WRITTEN PROBLEM 1: Copy from the article on Verizon Business and private 5G below the part that opens with the words "Verizon Business is" and closes with "5G game, too.", leaving it word for word as it appears.

Verizon Business is probably the one operator-backed enterprise services provider – outside of China, at least – that is starting to look like it has the measure of the private 5G market. It speaks very well of its strategies and successes, of course, but also of how it has been forced to impose new organisational logic and cultural values on the vast and varied global enterprise market in order to make a proper fist of it. (It sounds pretty convincing; but you can judge for yourself here and here, and also more broadly here.) Anyway, as per the links, it has a bunch of unnamed references, but also a stable of public ones, and RCR Wireless has cherry-picked the best below – as evidence that, indeed, contrary to certain Industry 4.0 schools of thought, mobile operators are settling into this private 5G game, too. 

1 | Cummins, US (discrete manufacturing) – critical-grade and general-purpose

The one that says Verizon Business can do both critical-grade and general-purpose at the same time. This twin deployment for US engine manufacturer Cummins covers a two-million square-foot factory in New York state, and includes both an all-edge private 5G network for hard-nosed Industry 4.0 connectivity and a neutral host system for everyday broadband connectivity. It is the first neutral host network that Verizon Business has put in place in the US; both systems leverage local tranches of its own C-band spectrum (rather than shared CBRS spectrum), with around 160 MHz available for 5G and about 40 MHz for 4G/LTE traffic.

STORED ROWS:
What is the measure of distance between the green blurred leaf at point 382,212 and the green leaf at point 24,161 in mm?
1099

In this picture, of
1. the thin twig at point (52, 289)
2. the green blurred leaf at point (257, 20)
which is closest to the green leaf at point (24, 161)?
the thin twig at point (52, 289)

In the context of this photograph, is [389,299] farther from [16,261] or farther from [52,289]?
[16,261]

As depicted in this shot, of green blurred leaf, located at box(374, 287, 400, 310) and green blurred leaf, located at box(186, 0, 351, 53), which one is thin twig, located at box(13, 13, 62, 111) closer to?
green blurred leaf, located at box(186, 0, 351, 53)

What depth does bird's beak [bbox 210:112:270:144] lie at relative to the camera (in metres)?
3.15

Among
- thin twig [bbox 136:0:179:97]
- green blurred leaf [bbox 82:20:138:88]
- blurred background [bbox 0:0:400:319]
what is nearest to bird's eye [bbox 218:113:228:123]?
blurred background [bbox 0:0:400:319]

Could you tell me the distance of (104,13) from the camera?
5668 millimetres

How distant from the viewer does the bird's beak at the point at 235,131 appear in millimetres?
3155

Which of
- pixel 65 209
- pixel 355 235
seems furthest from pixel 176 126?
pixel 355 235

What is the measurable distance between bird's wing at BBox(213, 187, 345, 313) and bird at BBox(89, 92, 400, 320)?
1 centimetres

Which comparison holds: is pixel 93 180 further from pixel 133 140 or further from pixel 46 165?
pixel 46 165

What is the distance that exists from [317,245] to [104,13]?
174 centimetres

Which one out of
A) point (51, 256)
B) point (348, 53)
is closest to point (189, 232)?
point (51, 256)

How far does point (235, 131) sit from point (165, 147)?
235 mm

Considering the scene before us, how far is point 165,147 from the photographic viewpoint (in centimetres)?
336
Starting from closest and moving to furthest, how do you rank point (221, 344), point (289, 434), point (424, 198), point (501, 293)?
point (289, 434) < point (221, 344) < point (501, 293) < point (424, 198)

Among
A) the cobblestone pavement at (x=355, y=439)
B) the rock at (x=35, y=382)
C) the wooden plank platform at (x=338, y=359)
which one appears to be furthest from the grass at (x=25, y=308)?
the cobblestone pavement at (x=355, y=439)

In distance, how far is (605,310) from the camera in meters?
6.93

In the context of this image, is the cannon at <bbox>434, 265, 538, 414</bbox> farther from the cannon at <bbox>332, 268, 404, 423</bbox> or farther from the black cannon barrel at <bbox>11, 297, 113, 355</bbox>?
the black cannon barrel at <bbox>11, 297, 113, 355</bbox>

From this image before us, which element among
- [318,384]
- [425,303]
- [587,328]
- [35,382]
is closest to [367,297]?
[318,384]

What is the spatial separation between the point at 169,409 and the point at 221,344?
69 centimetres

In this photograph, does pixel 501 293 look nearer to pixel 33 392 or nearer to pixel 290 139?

WRITTEN PROBLEM 2: Return each line of the entries above that includes the word "camera".

FINAL RESULT 1:
Verizon Business is probably the one operator-backed enterprise services provider – outside of China, at least – that is starting to look like it has the measure of the private 5G market. It speaks very well of its strategies and successes, of course, but also of how it has been forced to impose new organisational logic and cultural values on the vast and varied global enterprise market in order to make a proper fist of it. (It sounds pretty convincing; but you can judge for yourself here and here, and also more broadly here.) Anyway, as per the links, it has a bunch of unnamed references, but also a stable of public ones, and RCR Wireless has cherry-picked the best below – as evidence that, indeed, contrary to certain Industry 4.0 schools of thought, mobile operators are settling into this private 5G game, too.

FINAL RESULT 2:
What depth does bird's beak [bbox 210:112:270:144] lie at relative to the camera (in metres)?
Could you tell me the distance of (104,13) from the camera?
In distance, how far is (605,310) from the camera in meters?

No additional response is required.